232807
233033

Canada  

Service after NS church fire

Scores of people clad in white gathered Sunday for a healing service in a community gym across the street from a fire-ravaged historic church just outside Halifax.

The service was originally scheduled to take place in St. Thomas Baptist Church in North Preston, N.S., but was moved after a blaze tore through the sanctuary last Wednesday.

No one was injured, but the fire left a gaping hole in the roughly century-old building that serves as the social hub for the predominantly black community.

Tony Atuanya, the church's finance officer, said its insurance policy would cover the full cost of damages, and noted there has been a surge in donations in the wake of the fire.

Rev. Wallace Smith told the crowd that the charred structure was just a building, and that the congregation was the actual church. He estimated that on some Sundays, his church receives as many as 600 people.

About one-third of the audience left their seats to hold hands and sway before the choir as it led them through an exultant hymn, punctuated moments of contemplation.

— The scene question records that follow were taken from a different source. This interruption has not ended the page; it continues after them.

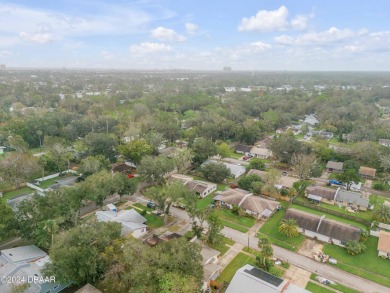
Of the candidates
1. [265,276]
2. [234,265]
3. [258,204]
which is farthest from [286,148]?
[265,276]

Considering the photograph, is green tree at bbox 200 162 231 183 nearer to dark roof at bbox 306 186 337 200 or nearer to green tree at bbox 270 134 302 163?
dark roof at bbox 306 186 337 200

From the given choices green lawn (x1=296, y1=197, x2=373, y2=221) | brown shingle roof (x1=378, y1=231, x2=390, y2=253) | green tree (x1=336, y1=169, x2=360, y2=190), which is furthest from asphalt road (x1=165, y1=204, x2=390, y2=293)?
green tree (x1=336, y1=169, x2=360, y2=190)

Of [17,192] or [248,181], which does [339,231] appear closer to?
[248,181]

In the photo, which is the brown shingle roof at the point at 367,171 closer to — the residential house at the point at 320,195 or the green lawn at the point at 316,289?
the residential house at the point at 320,195

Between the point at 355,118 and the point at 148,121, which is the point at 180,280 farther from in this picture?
the point at 355,118

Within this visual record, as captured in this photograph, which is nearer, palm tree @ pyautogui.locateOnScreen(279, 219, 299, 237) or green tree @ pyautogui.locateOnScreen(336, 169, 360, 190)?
palm tree @ pyautogui.locateOnScreen(279, 219, 299, 237)

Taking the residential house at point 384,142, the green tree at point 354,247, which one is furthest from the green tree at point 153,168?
the residential house at point 384,142
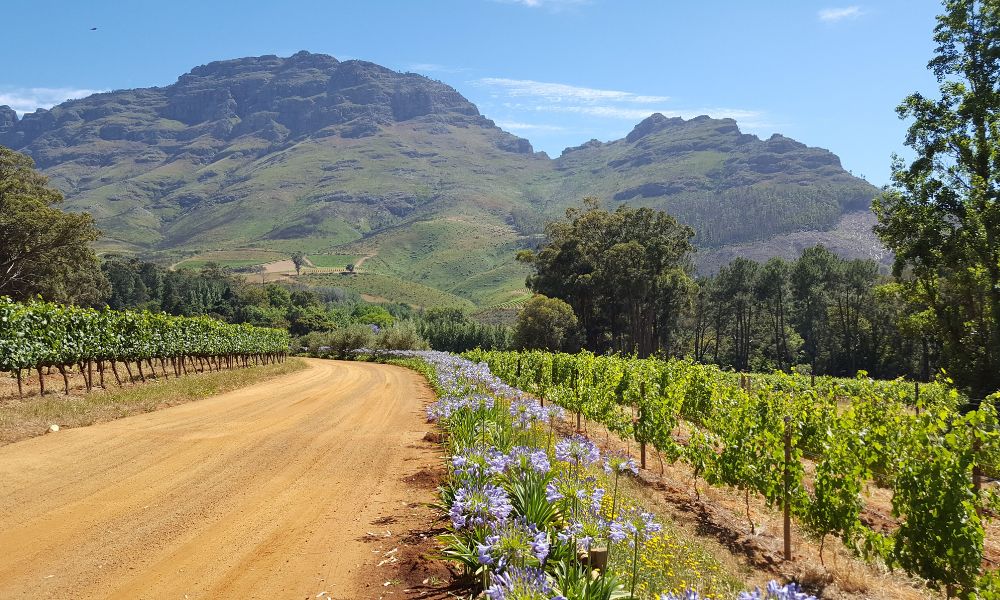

"We don't have to be in church to serve the lord," said church trustee Ernest Simmonds. "We could do it here. We could it at home. We could do it out on the streets."

Simmonds said the damage to the church was significant, but manageable. The fire marshal has deemed the fire to be the result of an engineering problem involving a faulty motor, he told the congregation.

Colter Simmonds said he has been a member of the church for decades, but Sunday's service was the first he had attended in a year.

"I watched (the church) on fire, and I started thinking about ... the state of the community, and knowing that the church was the foundation that we all grew up on," he said.

"It could have been lost and gone, and I just felt I needed to be there to support it."